HUBUNGAN KEMATANGAN EMOSI DAN PERILAKU PROSOSIAL PADA

KOMUNITAS PALANG MERAH INDONESIA (PMI) KOTA PRABUMULIH

Amanda Cantika Samha1, Yulfi Ramadhona2, Dea Dalina3, Salma Dini Zafira4, Sofyan
Hutamam5, M. Delvin Oknanda6.
UIN RADEN FATAH PALEMBANG1-6
e-mail: amandacantika2303@gmail.com
PENDAHULUAN
Manusia sebagai makhluk individu sekaligus makhluk sosial yang memiliki karakter
yang unik dan berbeda-beda satu dan lainnya. sebagai makhluk sosial, manusia juga
membutuhkan orang lain dalam kehidupannya. Sifat sosial merupakan cara manusia
berhubungan dengan manusia lainnya dalam berkegiatan. Manusia akan berati jika hidup
bersama dengan manusia lainnya dalam memenuhi kebutuhan sehari-hari. Dalam hal
memenuhi kebutuhan tersebut manusia melakukan kegiatan sosial yang dianggap baik serta
bermanfaat bagi kehidupan dan lingkungan sekitarnya disebut sebagai perilaku prososial.
Tingkah laku sosial dapat dihasilkan dari proses belajar terhadap lingkungannya.

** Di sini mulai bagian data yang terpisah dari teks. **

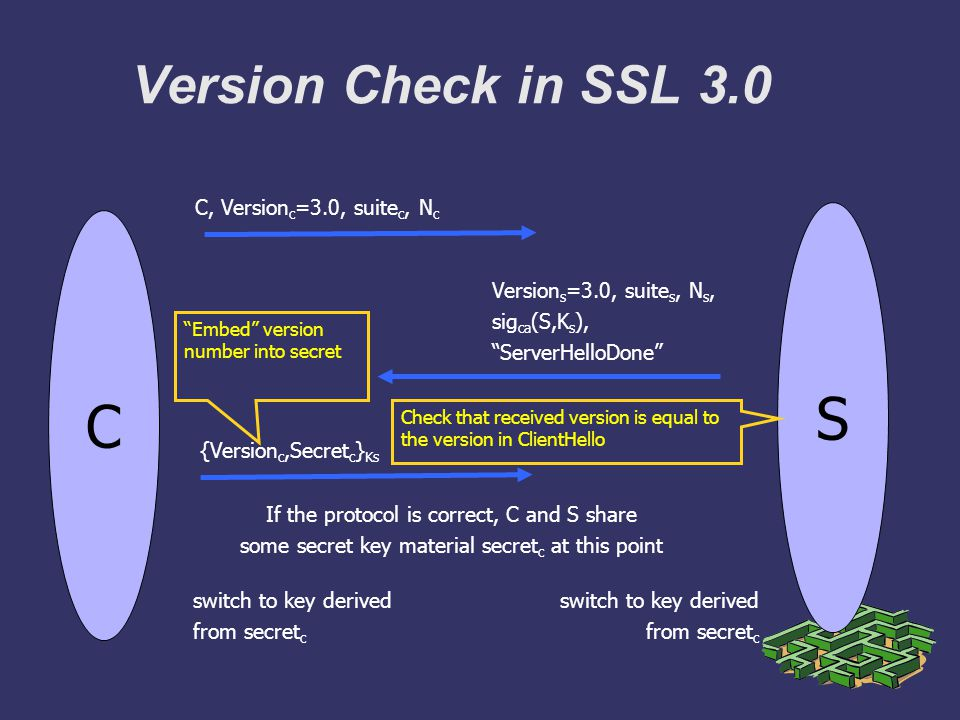 Version Check in SSL 3.0 C Version s =3.0, suite s, N s, sig ca (S,K s ), ServerHelloDone S C, Version c =3.0, suite c, N c {Version c,Secret c } Ks switch to key derived from secret c If the protocol is correct, C and S share some secret key material secret c at this point switch to key derived from secret c Embed version number into secret Check that received version is equal to the version in ClientHello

Contohnya
seperti perilaku tolong menolong. Model perilaku prososial dapat ditemui di dunia nyata
maupun sosial media yang cukup mendukung pembentukan perilaku prososial.
Contoh perilaku prososial lainnya, bisa kita lihat dari komunitas Palang Merah
Indonesia (PMI). Komunitas Palang Merah Indonesia (PMI) merupakan lembaga sosial
kemanusian yang netral dan mandiri yang didirikan dengan tujuan untuk membantu
meringankan penderitaan sesama manusia tanpa membedakan latar belakang korban atas
prioritas yang paling membutuhkan bantuan (PMI, 2005). Komunitas PMI juga memiliki
tugas, seperti menangani bencana, pelayanan sosial dan kesehatan masyarakat, pembinaan
PMR dan relawan, serta pelayanan transfusi darah untuk membantu masyarakat.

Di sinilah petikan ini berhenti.